We also know that high-level involvement doesn’t automatically correlate to helpfulness or the strengthening of democracy. We know that elite groups often engineer a great deal of spin, and that both privileged and disadvantaged populations are vulnerable to misinformation. Involvement and access are more complicated than Bounton, et al’s worldview reflected.  

Political science and communication scholars carried different assumptions back then — and even began with different questions. Today, much of the research is geared towards identifying bad hierarchies, undesirable ways in which constituent access is blocked or limitations are set on how communication may occur between people and the leaders they elect. This may include how letters and emails are processed, such as in Matthew J. Geras and Michael H. Crespin’s study, published this year, concluding that high-ranking staffers answer socially powerful constituents, while “[l]etters from women and families . . . are more likely to be answered by lower-ranked staffers. These results are important,” the authors conclude, “because they reveal that even something as simple as constituent correspondence enters a type of power hierarchy within the legislative branch where some individuals are advantaged over others.” Mia Costa’s dissertation, published last year, gives an interesting corollary conclusion: Not only are female constituents devalued, but female legislators are held to an unfairly high standard by their own supporters, including supporters who believe more women in elected office would be desirable. “In fact,” Costa argues, “it is individuals that hold the most positive views of women that then penalize them when they do not provide quality responsiveness to constituents” — a fascinating conclusion that invites further study.
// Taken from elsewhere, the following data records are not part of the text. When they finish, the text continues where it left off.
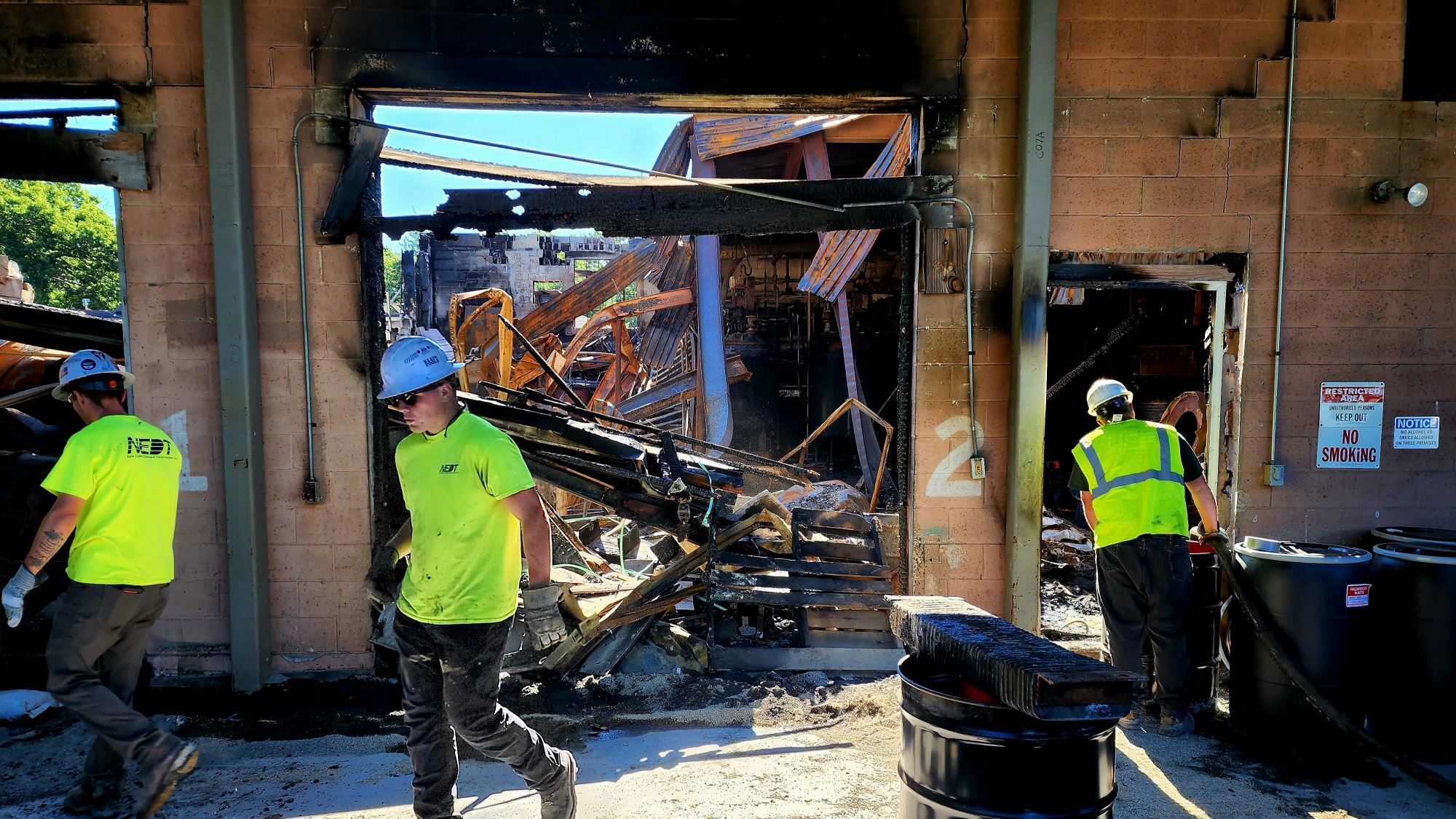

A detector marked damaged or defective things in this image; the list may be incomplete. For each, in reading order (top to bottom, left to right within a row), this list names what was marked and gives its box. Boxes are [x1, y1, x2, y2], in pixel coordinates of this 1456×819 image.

charred wooden beam [0, 122, 146, 188]
charred lintel beam [0, 122, 148, 189]
burnt ceiling joist [0, 122, 148, 189]
charred lintel beam [317, 122, 387, 240]
burnt ceiling joist [357, 172, 955, 236]
charred wooden beam [361, 172, 955, 236]
charred lintel beam [360, 175, 961, 239]
rusty orange steel frame [780, 396, 891, 507]
pile of burnt debris [379, 381, 897, 676]
burnt wooden pallet [885, 591, 1136, 719]
burnt insulation material [891, 591, 1142, 719]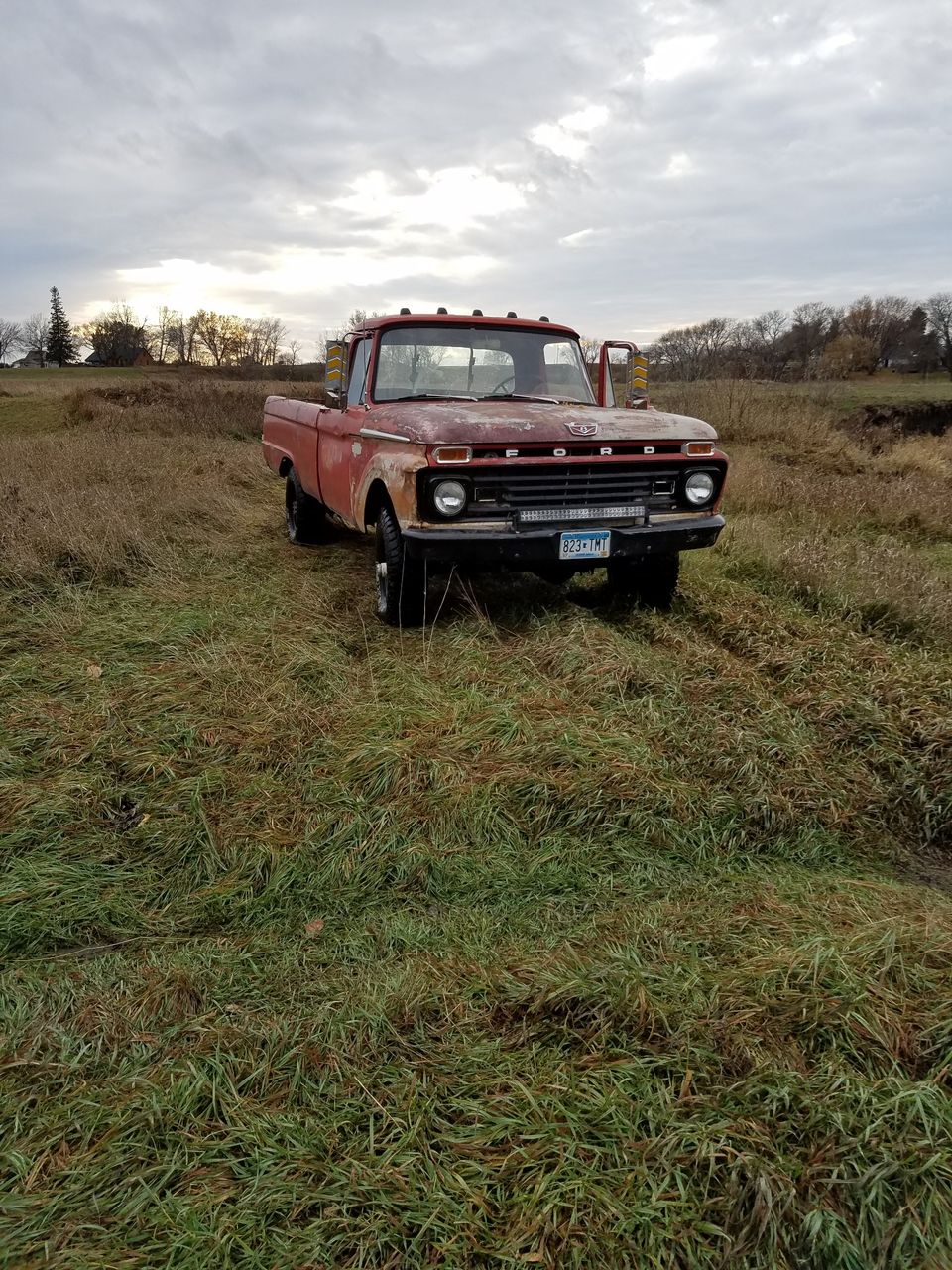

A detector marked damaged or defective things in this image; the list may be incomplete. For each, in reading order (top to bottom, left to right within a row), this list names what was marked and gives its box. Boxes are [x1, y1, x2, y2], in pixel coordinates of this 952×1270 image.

cracked windshield [373, 325, 595, 405]
rusty hood [369, 407, 718, 452]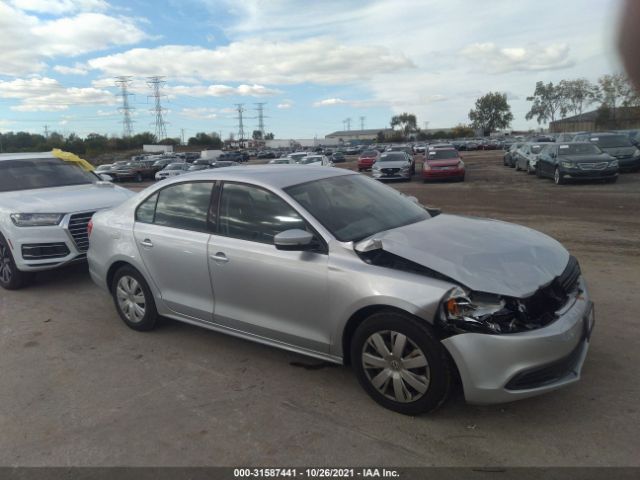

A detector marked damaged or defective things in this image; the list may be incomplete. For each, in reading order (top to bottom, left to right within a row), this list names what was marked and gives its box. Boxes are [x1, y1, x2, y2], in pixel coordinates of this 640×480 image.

broken headlight [440, 288, 528, 334]
crumpled front bumper [442, 278, 592, 404]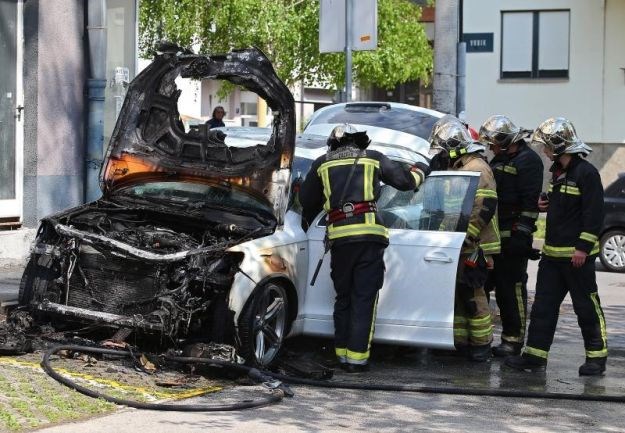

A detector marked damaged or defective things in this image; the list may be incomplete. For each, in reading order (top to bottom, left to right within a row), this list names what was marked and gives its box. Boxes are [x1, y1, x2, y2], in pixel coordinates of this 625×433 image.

fire damage [0, 44, 294, 362]
burned car [17, 47, 294, 364]
charred hood [101, 47, 296, 223]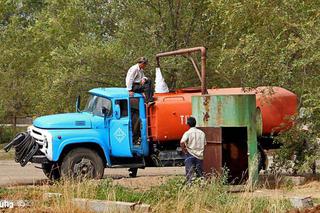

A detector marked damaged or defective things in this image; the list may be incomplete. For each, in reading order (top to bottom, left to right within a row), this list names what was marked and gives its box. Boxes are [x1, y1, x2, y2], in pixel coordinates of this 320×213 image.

rusty metal tank [149, 85, 298, 143]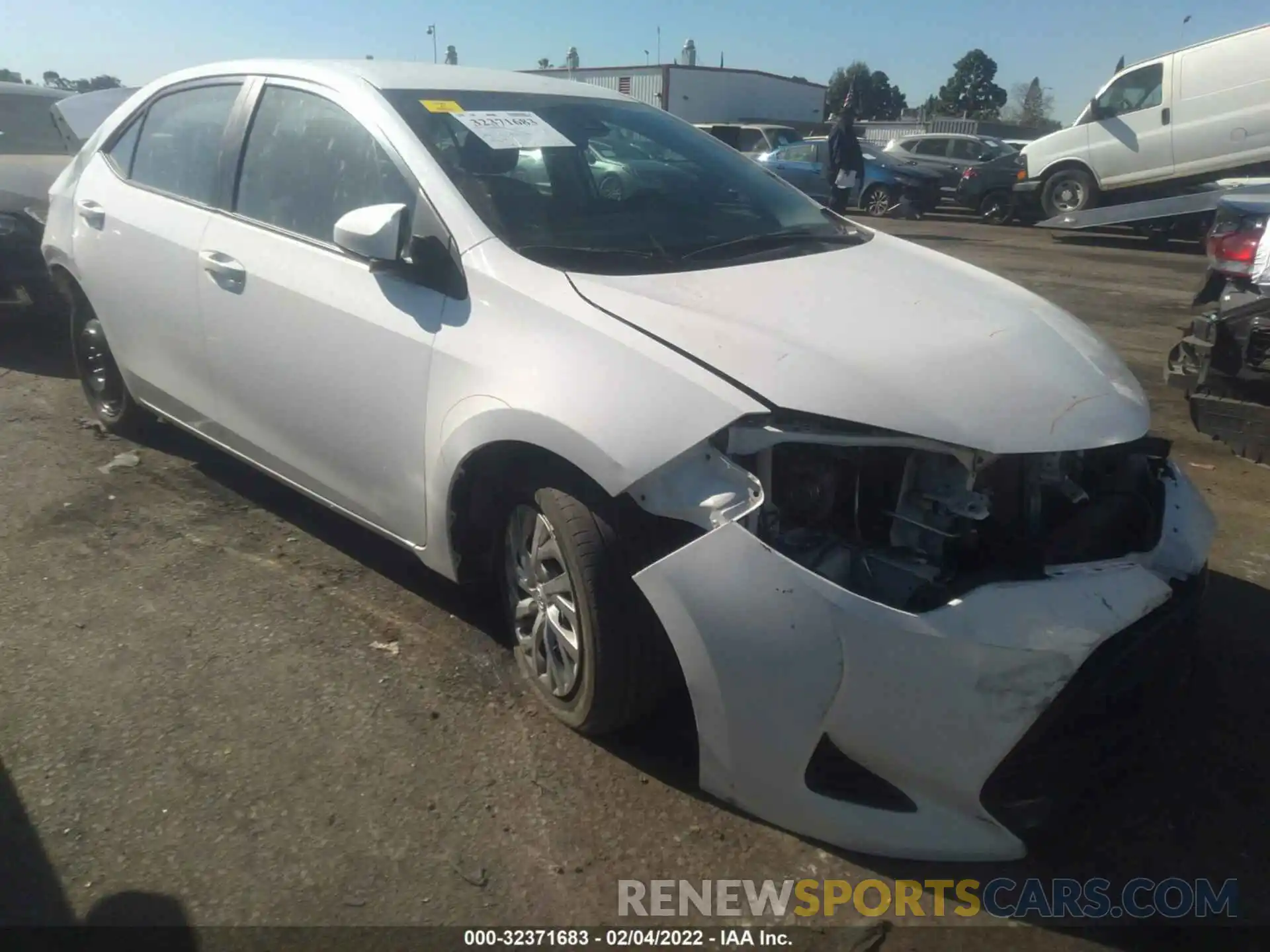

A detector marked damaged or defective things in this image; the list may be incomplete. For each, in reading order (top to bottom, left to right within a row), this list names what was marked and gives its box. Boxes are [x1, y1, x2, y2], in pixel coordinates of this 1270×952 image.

wrecked car [40, 60, 1208, 863]
damaged front bumper [630, 421, 1214, 863]
wrecked car [1163, 188, 1270, 467]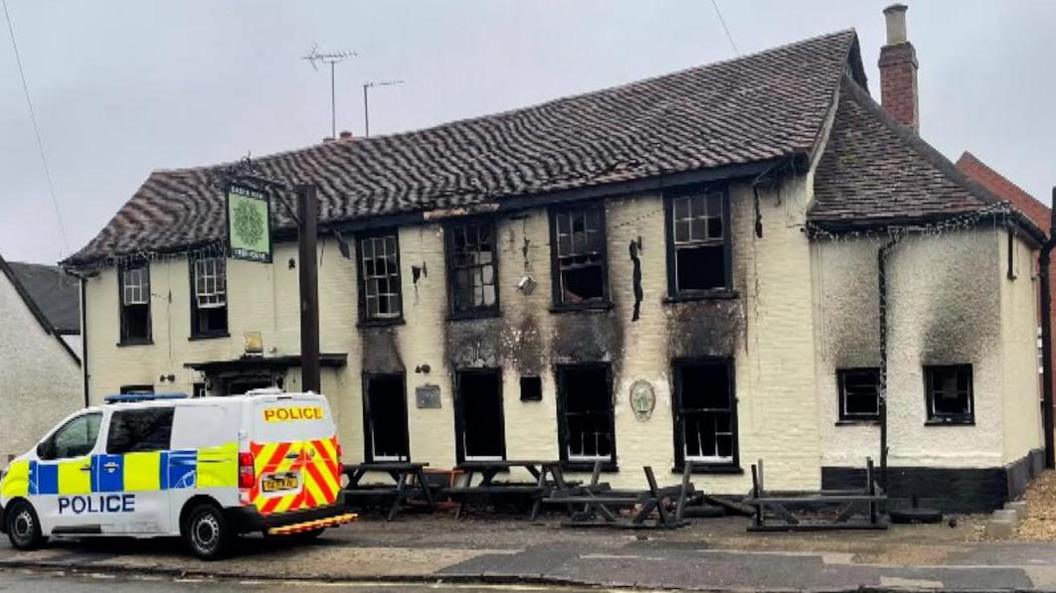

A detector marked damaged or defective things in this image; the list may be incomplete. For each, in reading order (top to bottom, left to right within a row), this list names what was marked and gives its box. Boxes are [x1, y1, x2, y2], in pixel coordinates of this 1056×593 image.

broken window [118, 262, 151, 341]
burnt window [120, 262, 154, 341]
broken window [192, 255, 229, 335]
burnt window [192, 255, 229, 337]
broken window [356, 230, 401, 320]
burnt window [356, 232, 401, 322]
burnt window [443, 220, 496, 314]
broken window [443, 220, 496, 314]
burnt window [549, 201, 608, 303]
broken window [549, 202, 608, 303]
burnt window [663, 187, 730, 295]
broken window [663, 187, 730, 295]
burnt window [106, 405, 174, 451]
broken window [365, 371, 409, 460]
burnt window [365, 371, 409, 460]
broken window [454, 369, 502, 462]
broken window [557, 362, 616, 464]
burnt window [557, 365, 616, 466]
broken window [671, 358, 739, 464]
burnt window [671, 358, 739, 464]
burnt window [840, 365, 882, 419]
broken window [840, 365, 882, 419]
burnt window [925, 362, 971, 422]
broken window [925, 362, 971, 422]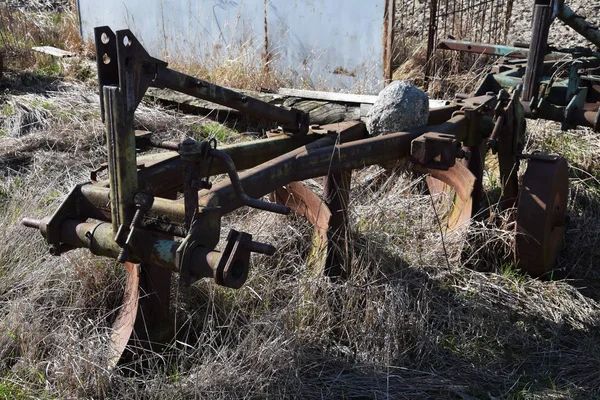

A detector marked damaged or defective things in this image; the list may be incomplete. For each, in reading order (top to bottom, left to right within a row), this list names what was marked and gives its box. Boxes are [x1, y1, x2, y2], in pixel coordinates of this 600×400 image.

orange rusted disc blade [516, 157, 568, 278]
orange rusted disc blade [108, 262, 139, 368]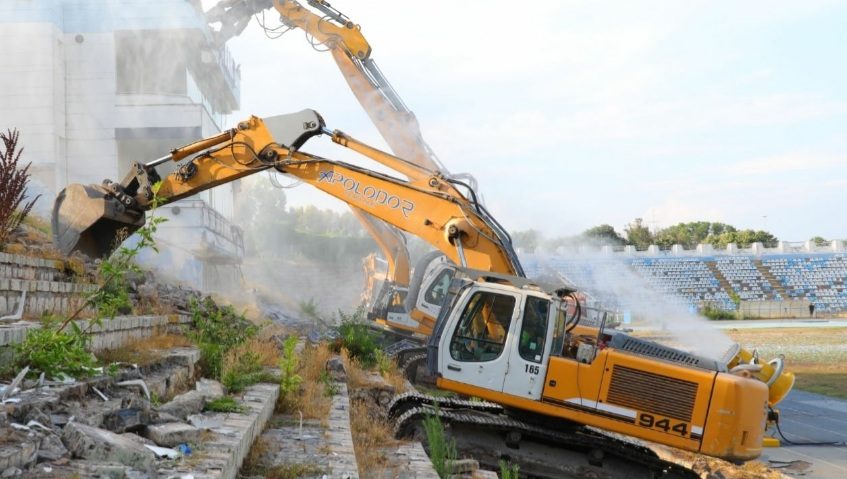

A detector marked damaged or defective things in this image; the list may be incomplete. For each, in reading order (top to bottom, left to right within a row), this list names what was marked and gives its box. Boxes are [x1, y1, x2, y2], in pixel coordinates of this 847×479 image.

broken concrete slab [60, 424, 155, 472]
broken concrete slab [146, 424, 200, 450]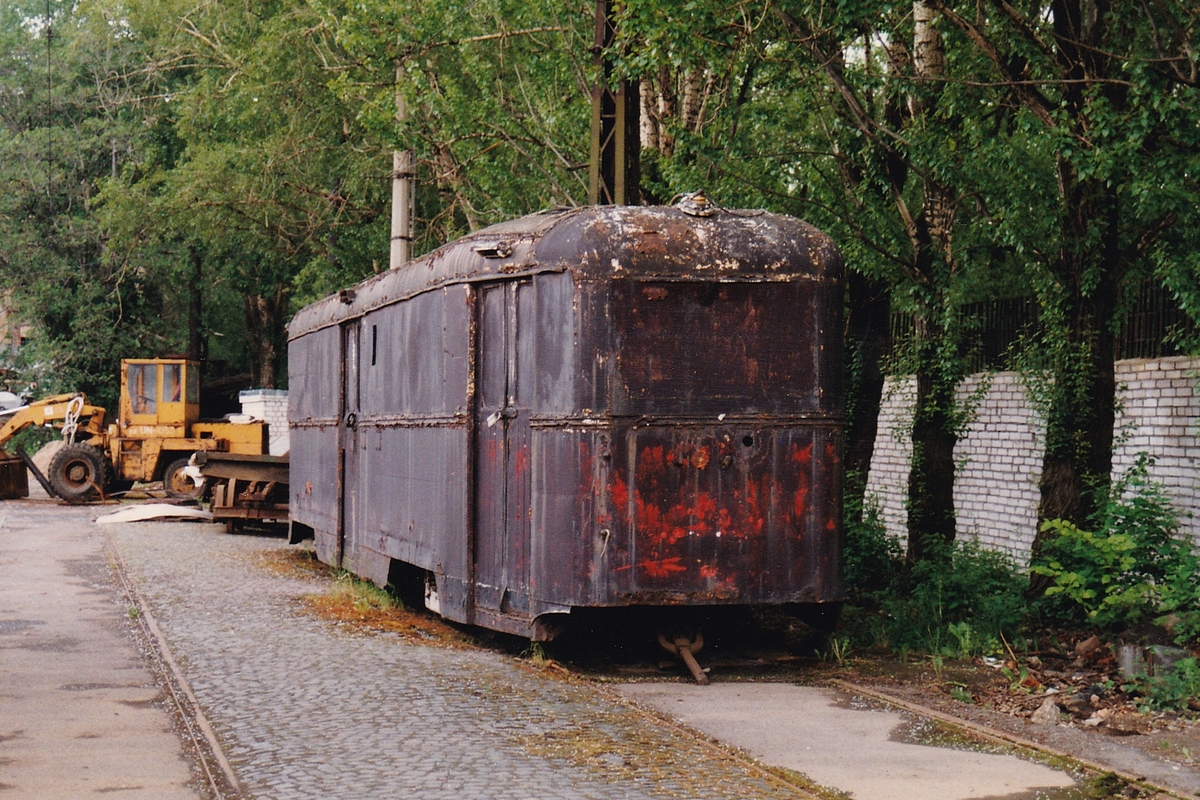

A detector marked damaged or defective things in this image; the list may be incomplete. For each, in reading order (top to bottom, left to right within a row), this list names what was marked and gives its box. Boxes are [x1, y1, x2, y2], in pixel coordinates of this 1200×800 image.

rusty metal body [288, 205, 844, 636]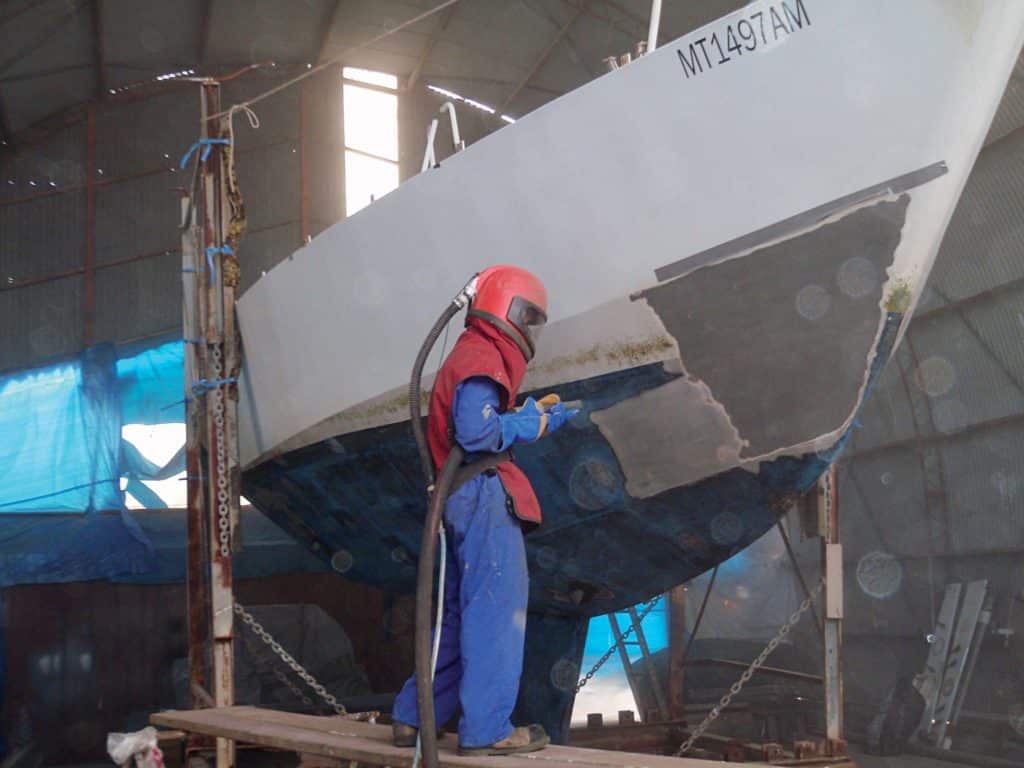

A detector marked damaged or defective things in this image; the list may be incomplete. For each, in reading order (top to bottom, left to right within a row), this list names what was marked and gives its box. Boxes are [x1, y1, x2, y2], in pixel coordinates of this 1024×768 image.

Current research also suggests that elected officials have a sore spot when dealing with constituents who engage in what James N. Druckman and Julia Valdes call “private politics,” or what others would call “direct action” or attempts to influence change outside of the legislative process — things like boycotts, strikes, other direct or demonstrative tactics. Druckman and Valdes report finding that “a constituent communication that references private politics vitiates legislative responsiveness . . . reference to private politics decreases the likelihood of constituent engagement among both Republican and Democratic legislators.” The authors think that these findings call for collective, foundational “conversations about how democracies work” since elected officials ought to appreciate, rather than be intimidated or irritated by, extra-electoral constituent action. 

And through all of this data, as the OpenGov Foundation Study suggests, much of Congress still uses very old communication management technology. One researcher says it’s like “entering a time machine.” Beyond not looking at the power hierarchies of gender and class, the 1969 study also didn’t look at the challenges of staffing in a world of scarce resources. “When advocacy groups target thousands of calls or emails at a single member of Congress, it’s these low-level and in some cases unpaid interns and junior staffers they inundate.” Simply put, it is a nightmare to handle these communications without having CRM software built specifically for the government.

The questions today’s constituent communication researchers ask are thus very different from whether some special elite civic group exists to influence political leadership and how educated and well-connected such constituents are. Today’s research strikes at the heart of material and cultural power imbalances. Until those imbalances are corrected, we need scholars and advocates to continue asking tough questions about practical democracy.